Work order = The output should be the listing below, limited to the lines from the one with "A little girl" through the one with "Andrew Ignarski stands", exact and without pictures.

Dataset excerpts =
______
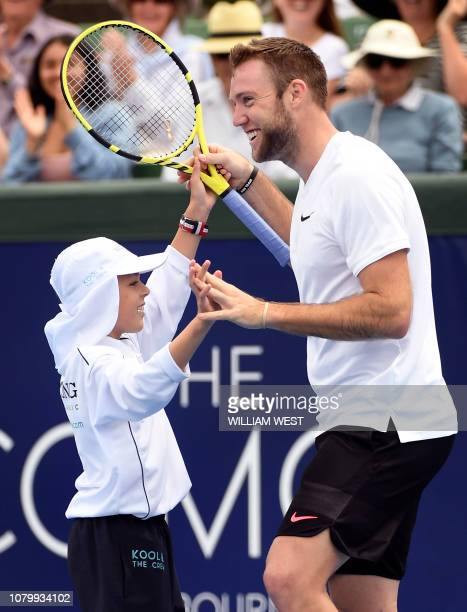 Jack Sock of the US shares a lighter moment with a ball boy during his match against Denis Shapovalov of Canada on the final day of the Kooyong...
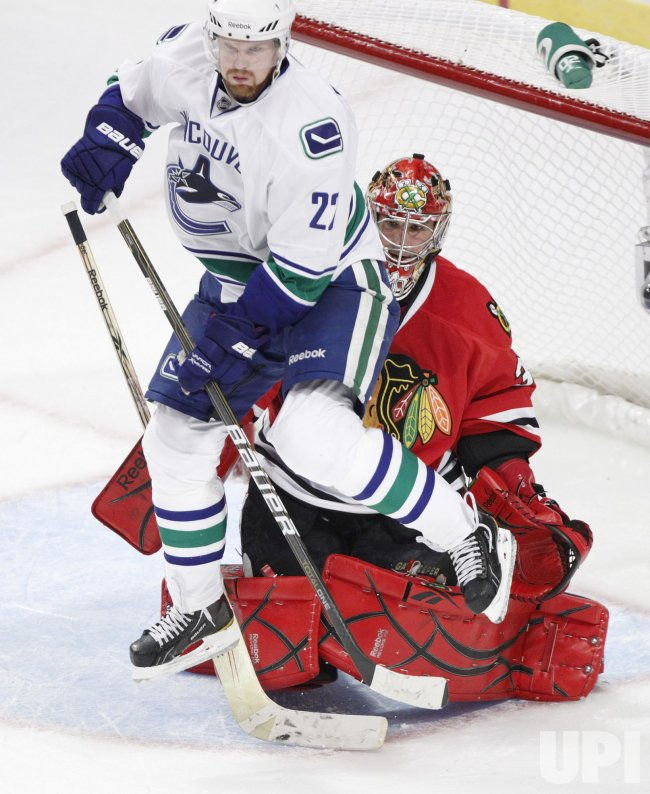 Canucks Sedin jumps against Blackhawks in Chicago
______
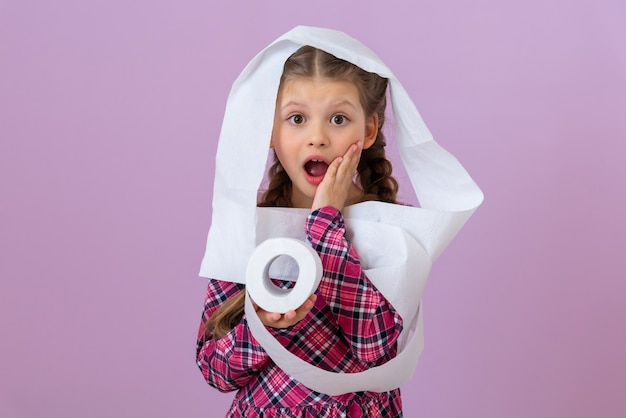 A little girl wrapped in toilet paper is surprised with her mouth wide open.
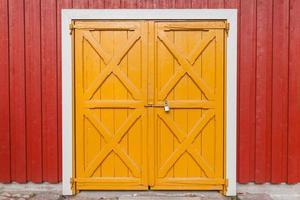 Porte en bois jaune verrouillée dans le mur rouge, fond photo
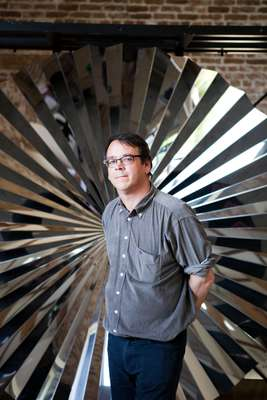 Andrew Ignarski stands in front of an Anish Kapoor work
______
Task answer =
 A little girl wrapped in toilet paper is surprised with her mouth wide open.
 Porte en bois jaune verrouillée dans le mur rouge, fond photo
 Andrew Ignarski stands in front of an Anish Kapoor work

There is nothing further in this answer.